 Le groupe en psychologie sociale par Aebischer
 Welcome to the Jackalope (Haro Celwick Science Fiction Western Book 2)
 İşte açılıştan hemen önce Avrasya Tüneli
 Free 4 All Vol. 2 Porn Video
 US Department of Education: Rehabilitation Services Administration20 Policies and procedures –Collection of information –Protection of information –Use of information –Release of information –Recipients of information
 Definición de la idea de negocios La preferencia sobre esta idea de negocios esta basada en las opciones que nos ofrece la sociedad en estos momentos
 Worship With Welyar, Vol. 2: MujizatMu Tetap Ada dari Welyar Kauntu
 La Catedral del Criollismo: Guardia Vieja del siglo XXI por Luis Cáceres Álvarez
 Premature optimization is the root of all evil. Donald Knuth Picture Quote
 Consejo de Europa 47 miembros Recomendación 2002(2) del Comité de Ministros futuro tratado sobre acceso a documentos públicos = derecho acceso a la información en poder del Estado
...
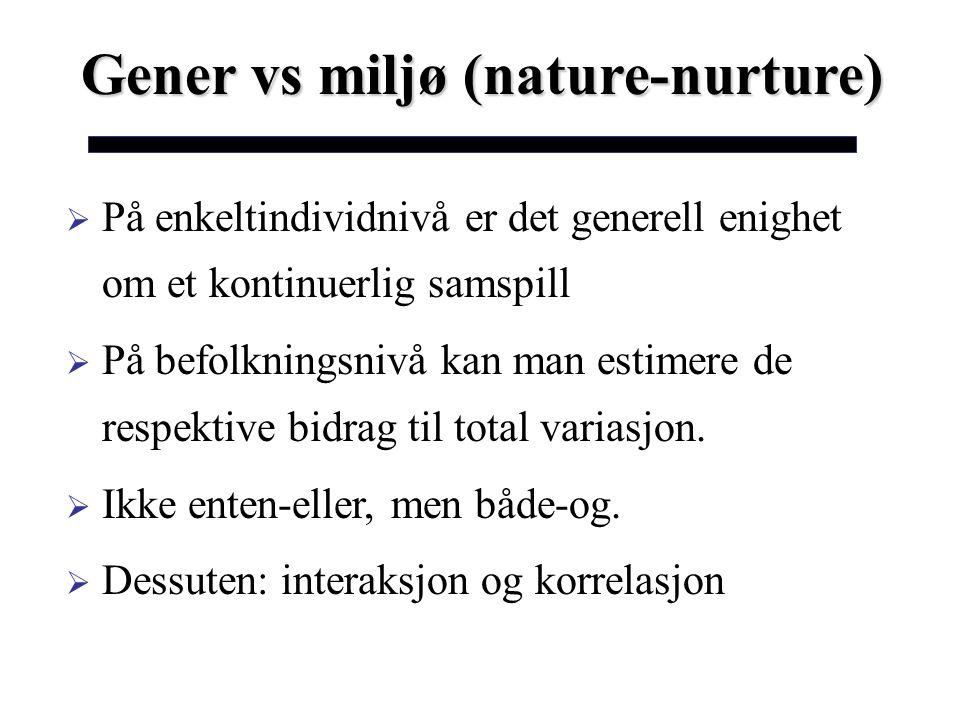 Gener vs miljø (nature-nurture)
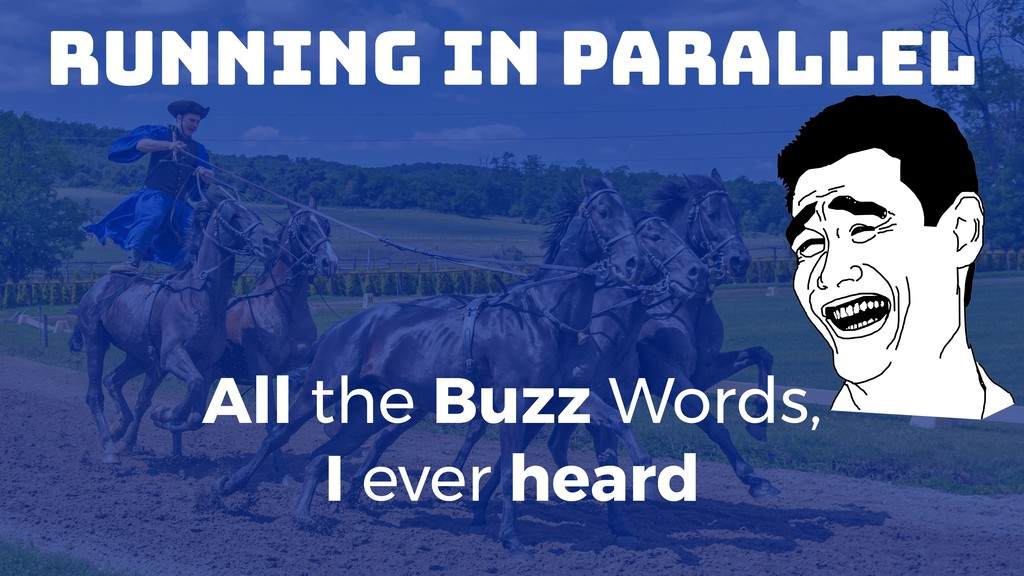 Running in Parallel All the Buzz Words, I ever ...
==
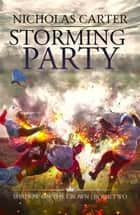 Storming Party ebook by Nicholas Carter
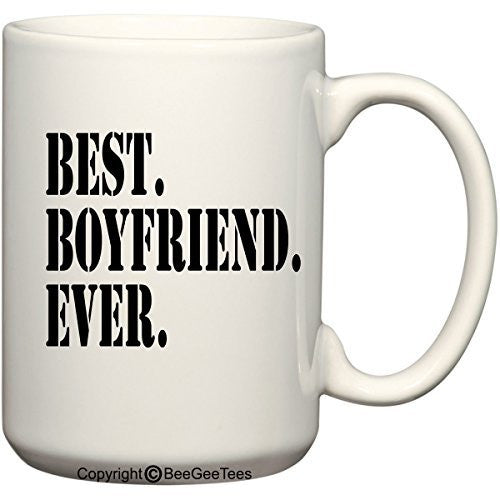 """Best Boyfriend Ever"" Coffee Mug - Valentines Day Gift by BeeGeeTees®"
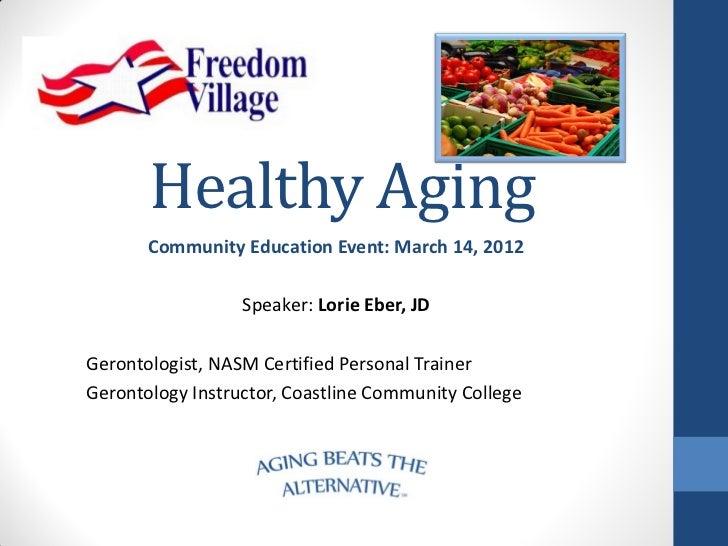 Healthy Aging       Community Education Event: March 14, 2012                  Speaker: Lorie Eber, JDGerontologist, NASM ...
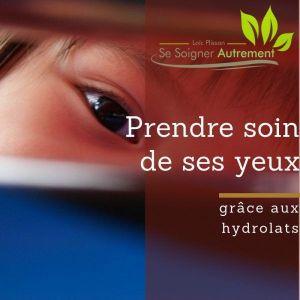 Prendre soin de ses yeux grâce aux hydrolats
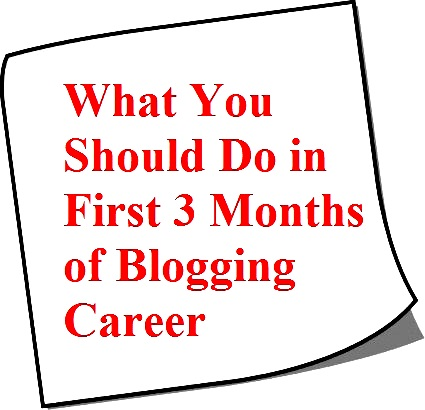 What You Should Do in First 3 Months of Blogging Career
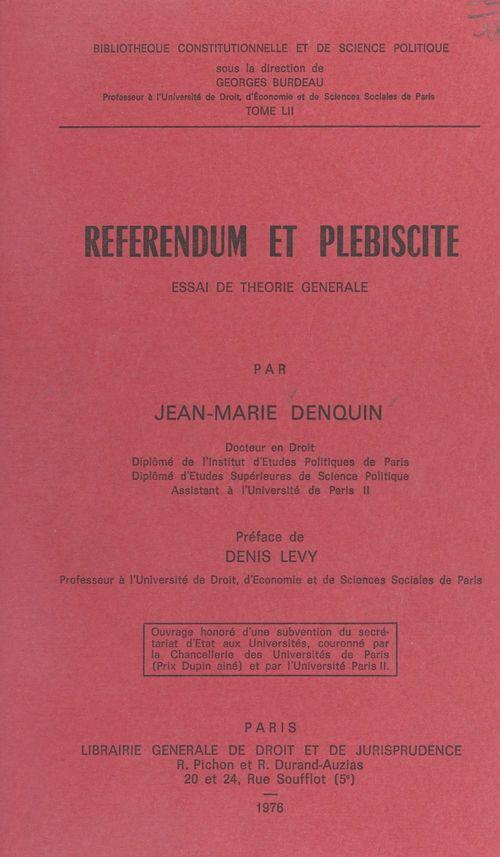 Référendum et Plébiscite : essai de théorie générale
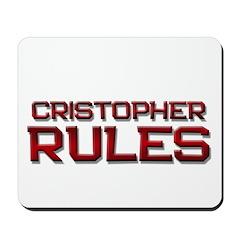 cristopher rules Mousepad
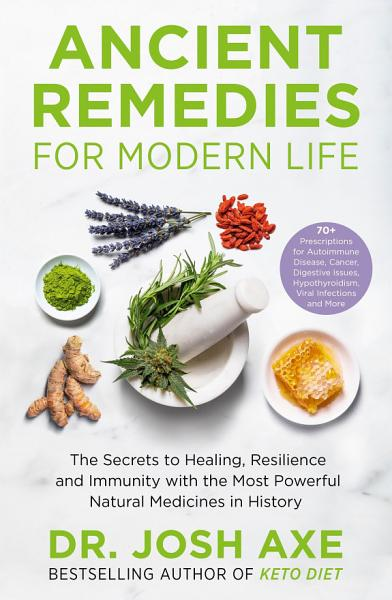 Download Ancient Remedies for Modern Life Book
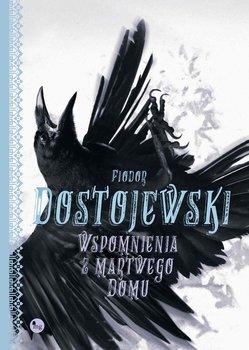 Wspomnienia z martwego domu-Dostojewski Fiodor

WHAT TO WORK ON: From the data above, return every line from the line that has "Le groupe en" up to and including the line that has "Consejo de Europa", exactly.

TASK RESPONSE:
 Le groupe en psychologie sociale par Aebischer
 Welcome to the Jackalope (Haro Celwick Science Fiction Western Book 2)
 İşte açılıştan hemen önce Avrasya Tüneli
 Free 4 All Vol. 2 Porn Video
 US Department of Education: Rehabilitation Services Administration20 Policies and procedures –Collection of information –Protection of information –Use of information –Release of information –Recipients of information
 Definición de la idea de negocios La preferencia sobre esta idea de negocios esta basada en las opciones que nos ofrece la sociedad en estos momentos
 Worship With Welyar, Vol. 2: MujizatMu Tetap Ada dari Welyar Kauntu
 La Catedral del Criollismo: Guardia Vieja del siglo XXI por Luis Cáceres Álvarez
 Premature optimization is the root of all evil. Donald Knuth Picture Quote
 Consejo de Europa 47 miembros Recomendación 2002(2) del Comité de Ministros futuro tratado sobre acceso a documentos públicos = derecho acceso a la información en poder del Estado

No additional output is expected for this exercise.